WORK TASK: From the material below, reproduce exactly the stretch of lines that begins with the line holding "福山ソング☆歌うま選手権!!" and ends with the line holding "Pak Army 303", skipping the pictures.

»»

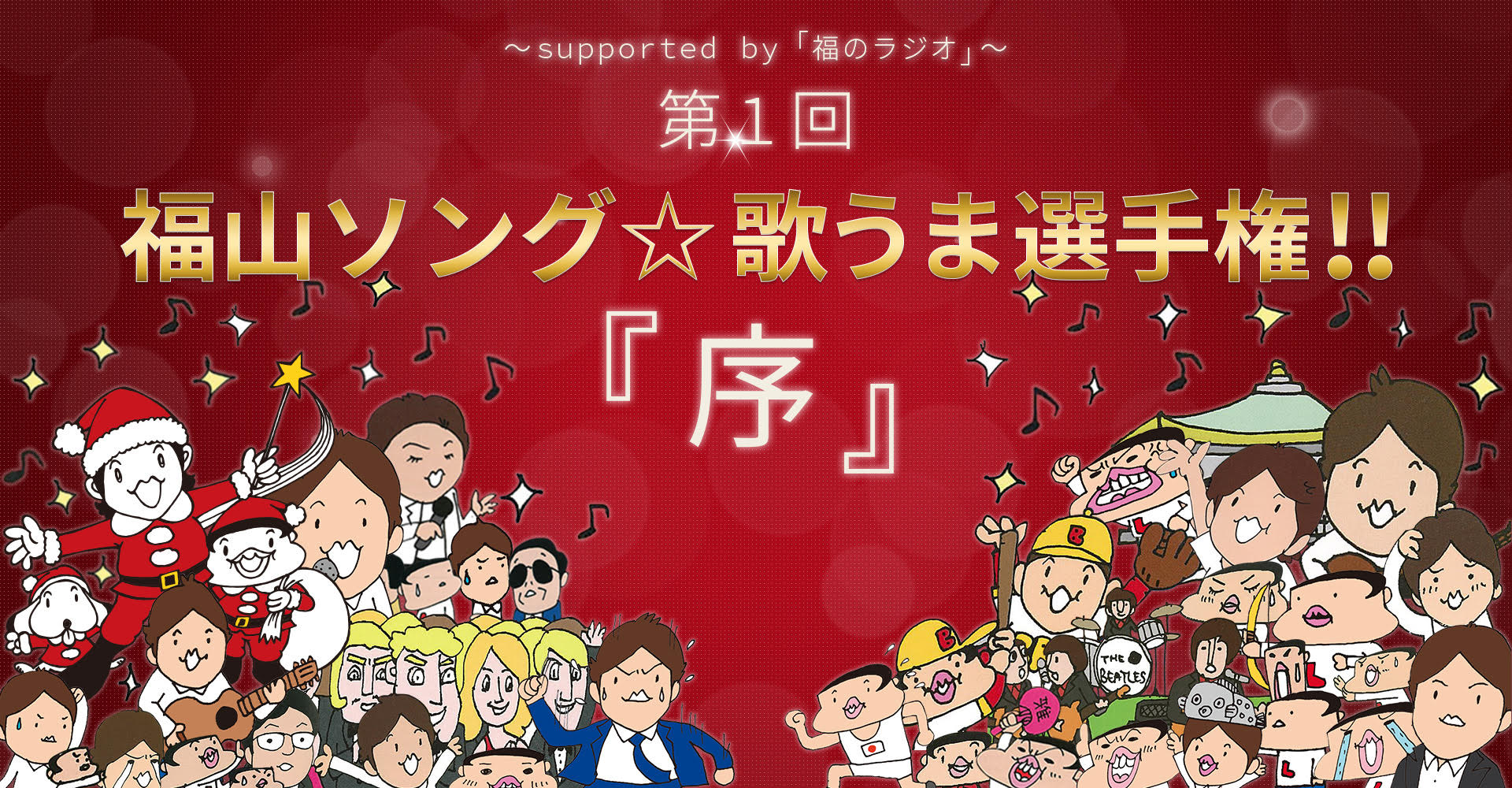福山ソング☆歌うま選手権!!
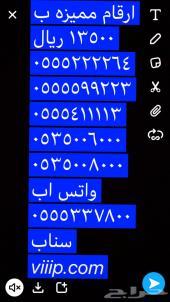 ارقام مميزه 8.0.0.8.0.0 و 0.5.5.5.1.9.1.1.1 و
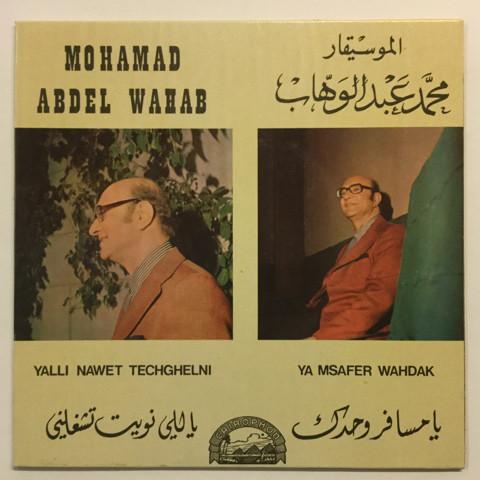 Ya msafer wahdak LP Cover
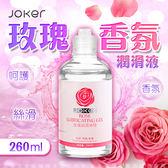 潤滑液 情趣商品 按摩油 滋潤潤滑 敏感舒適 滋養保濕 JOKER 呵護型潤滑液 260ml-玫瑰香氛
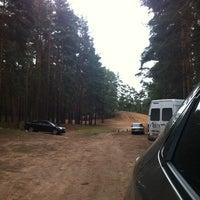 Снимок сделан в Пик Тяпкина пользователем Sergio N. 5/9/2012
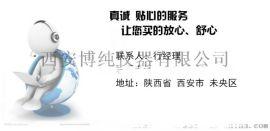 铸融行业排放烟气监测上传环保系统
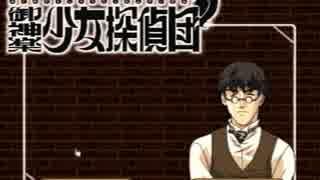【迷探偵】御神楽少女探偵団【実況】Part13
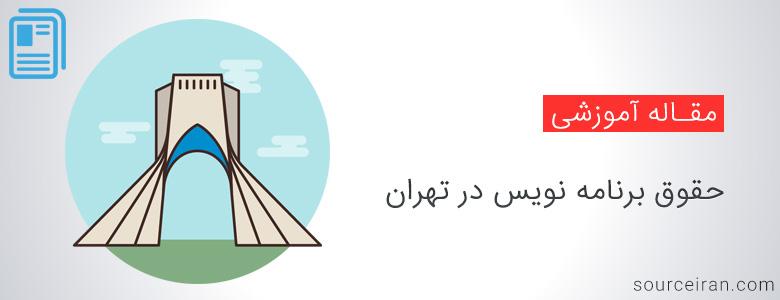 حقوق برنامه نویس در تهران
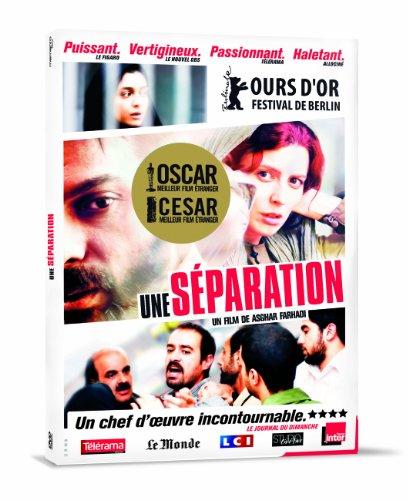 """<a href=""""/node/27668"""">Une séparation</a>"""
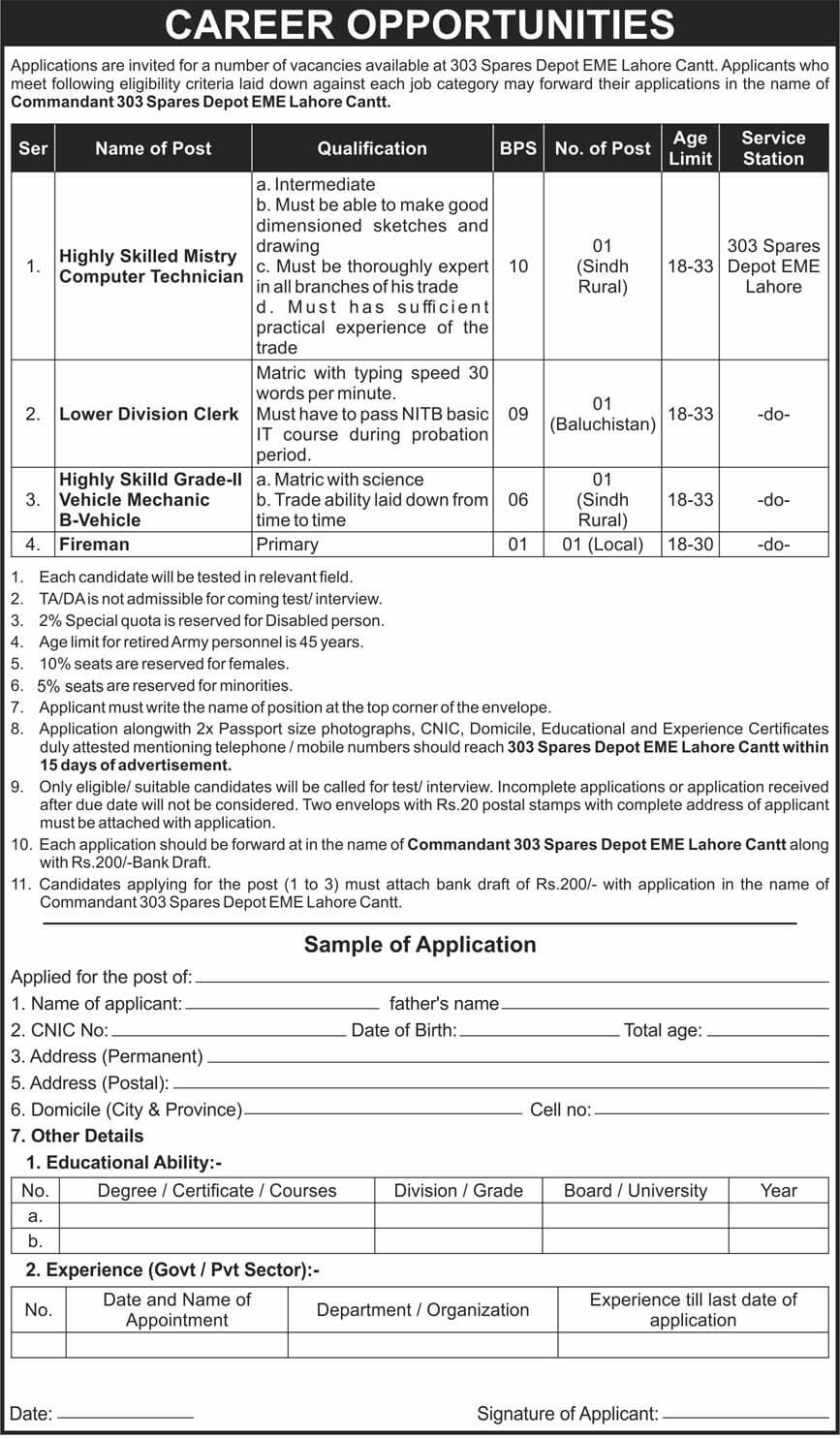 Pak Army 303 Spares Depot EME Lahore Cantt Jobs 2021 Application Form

««
»»

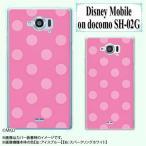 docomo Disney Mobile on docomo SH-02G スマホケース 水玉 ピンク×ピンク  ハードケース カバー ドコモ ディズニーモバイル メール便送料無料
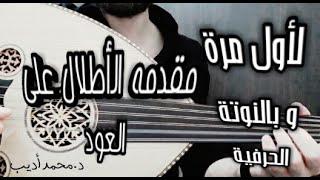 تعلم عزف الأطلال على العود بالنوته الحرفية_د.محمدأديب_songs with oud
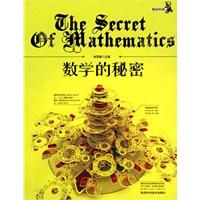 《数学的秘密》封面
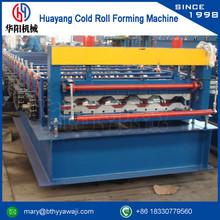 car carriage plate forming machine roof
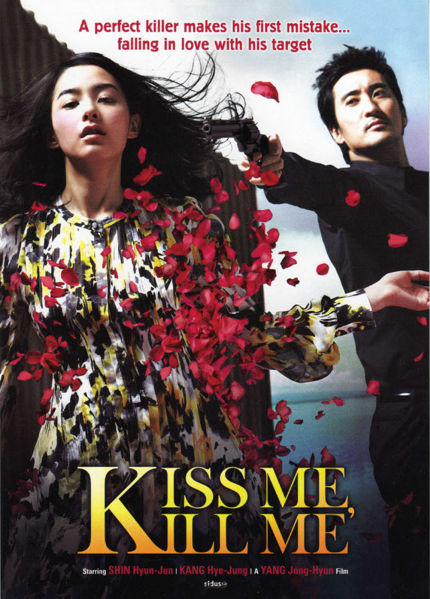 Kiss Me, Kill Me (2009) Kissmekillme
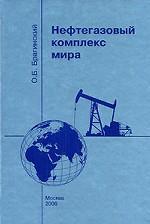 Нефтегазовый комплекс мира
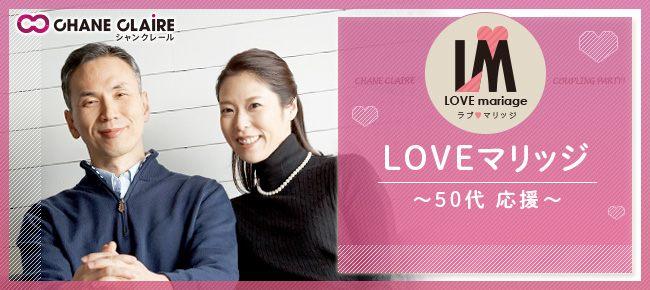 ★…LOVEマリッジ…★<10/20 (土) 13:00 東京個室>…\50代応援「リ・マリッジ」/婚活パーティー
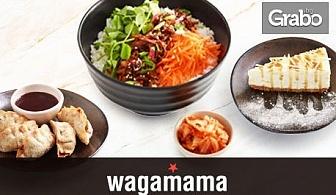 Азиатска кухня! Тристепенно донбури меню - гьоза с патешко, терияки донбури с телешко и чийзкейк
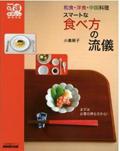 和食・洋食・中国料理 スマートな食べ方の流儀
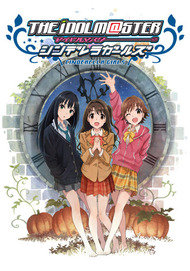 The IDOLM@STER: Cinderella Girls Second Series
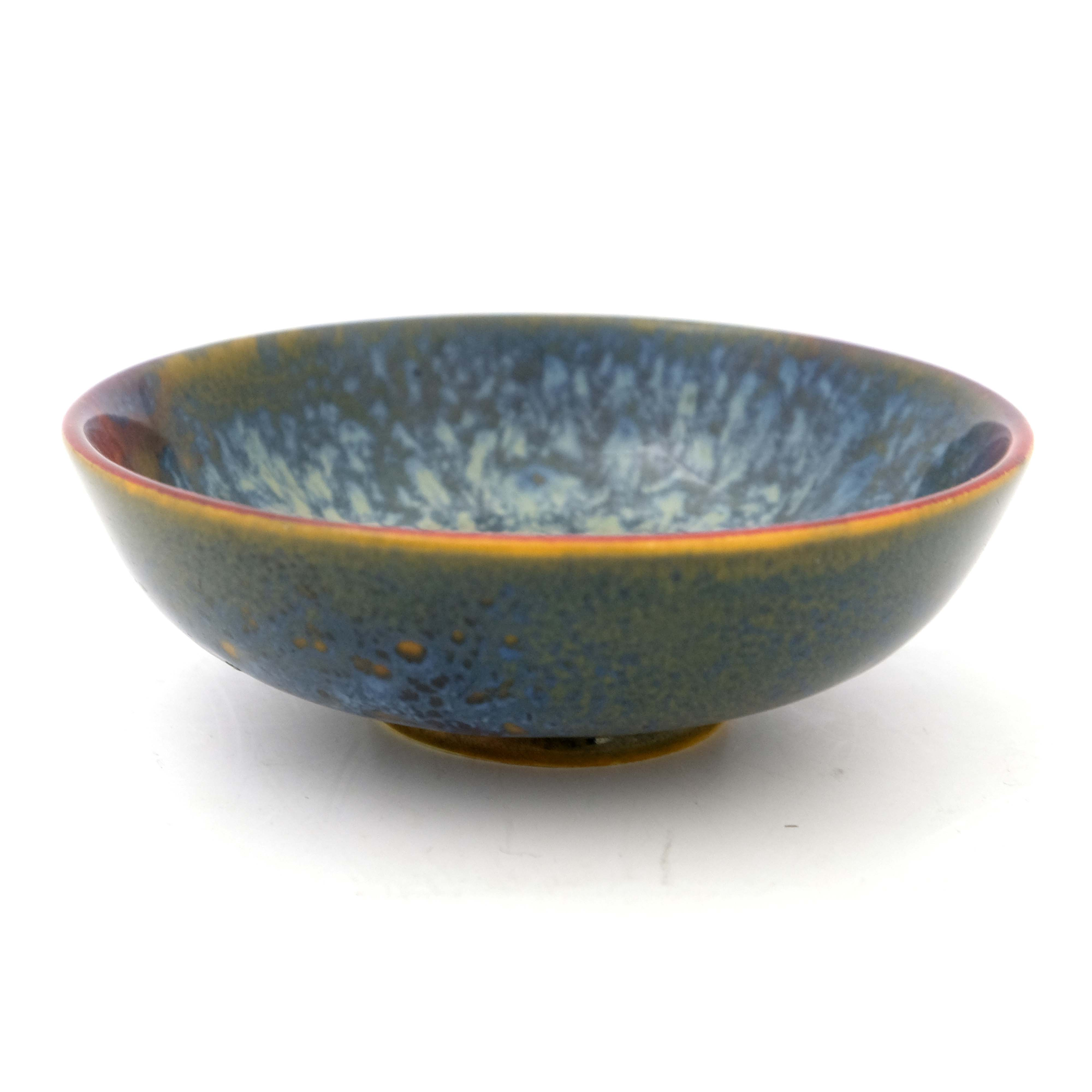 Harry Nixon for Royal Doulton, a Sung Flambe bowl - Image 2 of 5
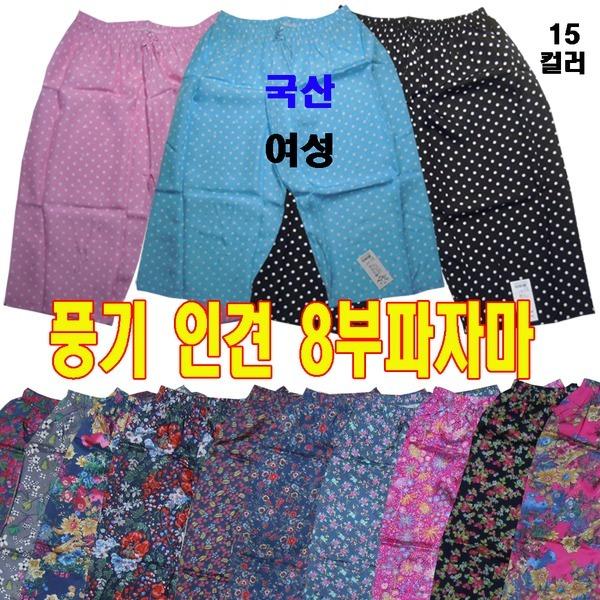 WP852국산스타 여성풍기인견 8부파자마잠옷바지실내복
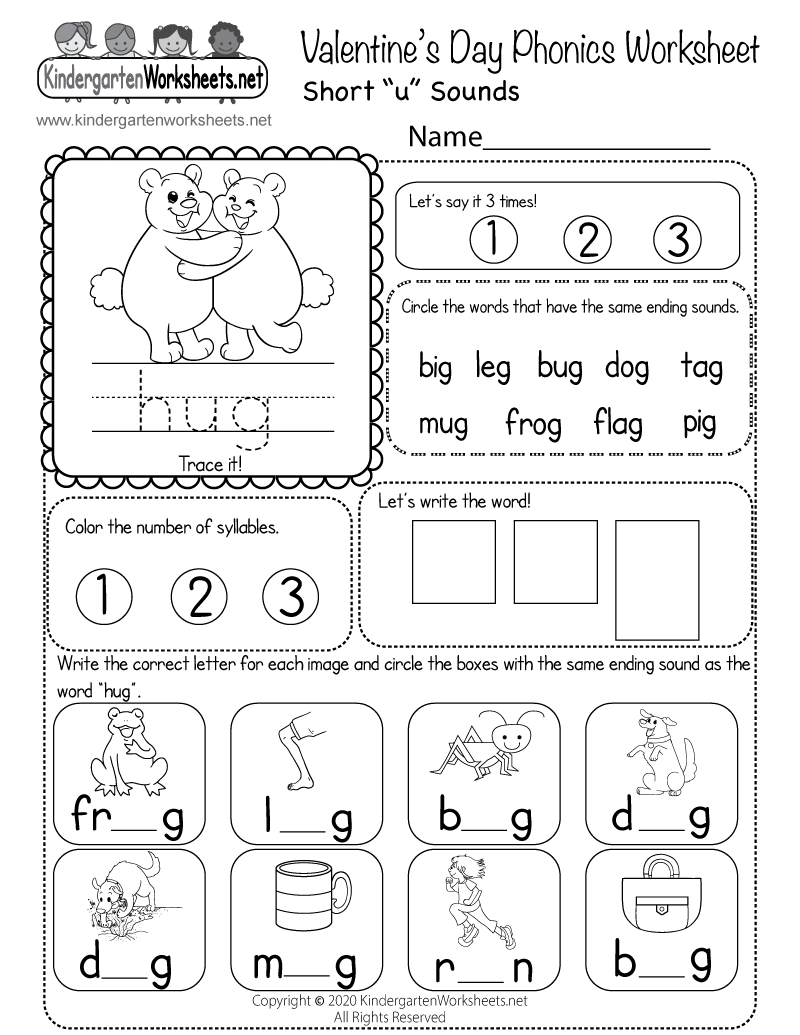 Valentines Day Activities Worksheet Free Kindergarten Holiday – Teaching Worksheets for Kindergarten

««

THE COMPLETED TASK:
福山ソング☆歌うま選手権!!
 ارقام مميزه 8.0.0.8.0.0 و 0.5.5.5.1.9.1.1.1 و
 Ya msafer wahdak LP Cover
 潤滑液 情趣商品 按摩油 滋潤潤滑 敏感舒適 滋養保濕 JOKER 呵護型潤滑液 260ml-玫瑰香氛
 Снимок сделан в Пик Тяпкина пользователем Sergio N. 5/9/2012
 铸融行业排放烟气监测上传环保系统
【迷探偵】御神楽少女探偵団【実況】Part13
 حقوق برنامه نویس در تهران
 """<a href=""""/node/27668"""">Une séparation</a>"""
 Pak Army 303 Spares Depot EME Lahore Cantt Jobs 2021 Application Form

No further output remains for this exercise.